• _ASSIGNED TASK_
The records below are to be output exactly, except for their pictures.

• _MATERIAL SHOWN_

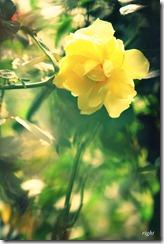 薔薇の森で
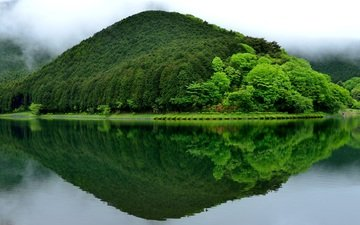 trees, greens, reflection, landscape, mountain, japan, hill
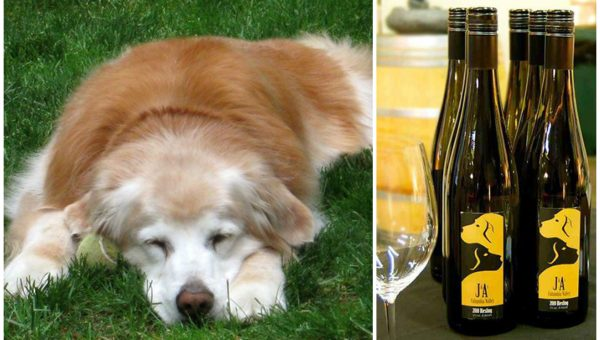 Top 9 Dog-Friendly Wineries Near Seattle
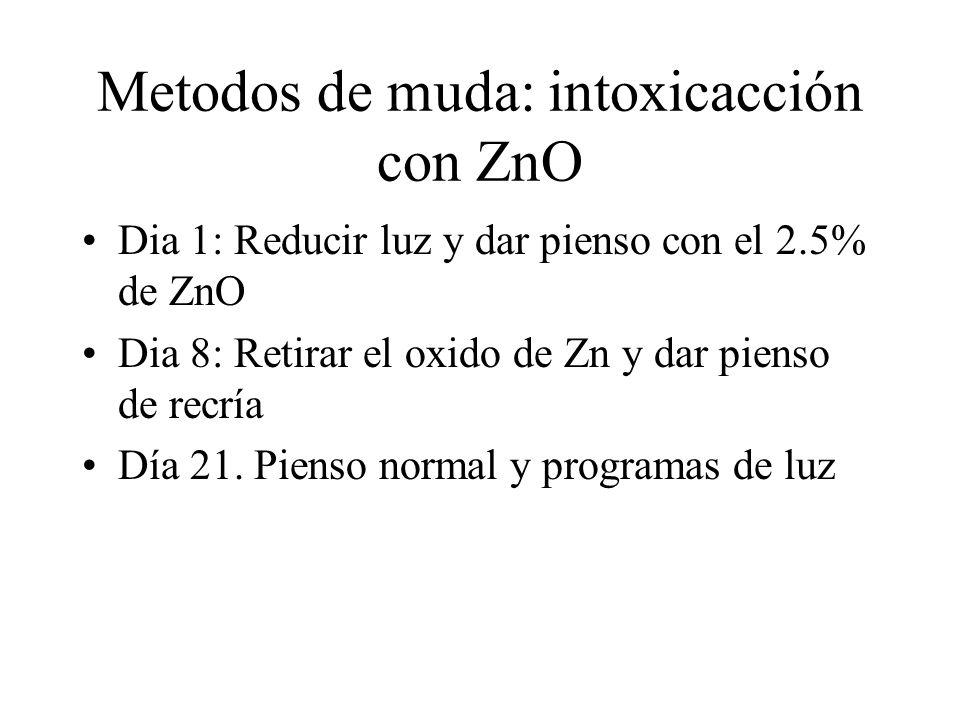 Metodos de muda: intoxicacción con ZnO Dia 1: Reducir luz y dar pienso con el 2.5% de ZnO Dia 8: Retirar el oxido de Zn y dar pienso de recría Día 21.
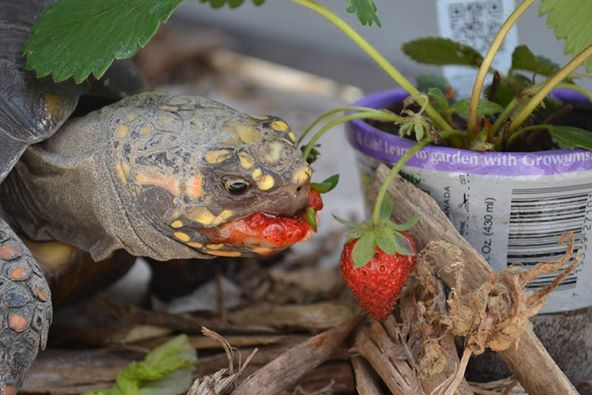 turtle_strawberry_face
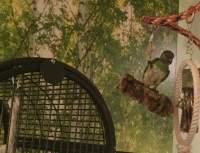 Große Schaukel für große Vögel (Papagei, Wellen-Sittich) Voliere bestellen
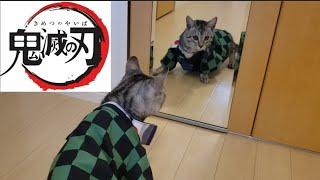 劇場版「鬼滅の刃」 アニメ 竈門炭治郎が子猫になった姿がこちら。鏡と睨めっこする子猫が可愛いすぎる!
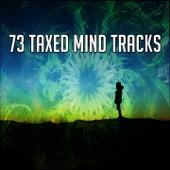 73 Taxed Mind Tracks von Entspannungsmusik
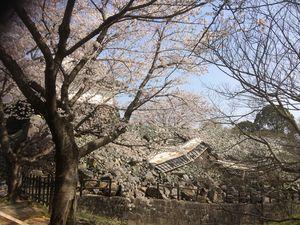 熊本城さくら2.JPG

• _FINISHED TASK_
 薔薇の森で
 trees, greens, reflection, landscape, mountain, japan, hill
 Top 9 Dog-Friendly Wineries Near Seattle
 Metodos de muda: intoxicacción con ZnO Dia 1: Reducir luz y dar pienso con el 2.5% de ZnO Dia 8: Retirar el oxido de Zn y dar pienso de recría Día 21.
 turtle_strawberry_face
 Große Schaukel für große Vögel (Papagei, Wellen-Sittich) Voliere bestellen
 劇場版「鬼滅の刃」 アニメ 竈門炭治郎が子猫になった姿がこちら。鏡と睨めっこする子猫が可愛いすぎる!
 73 Taxed Mind Tracks von Entspannungsmusik
 熊本城さくら2.JPG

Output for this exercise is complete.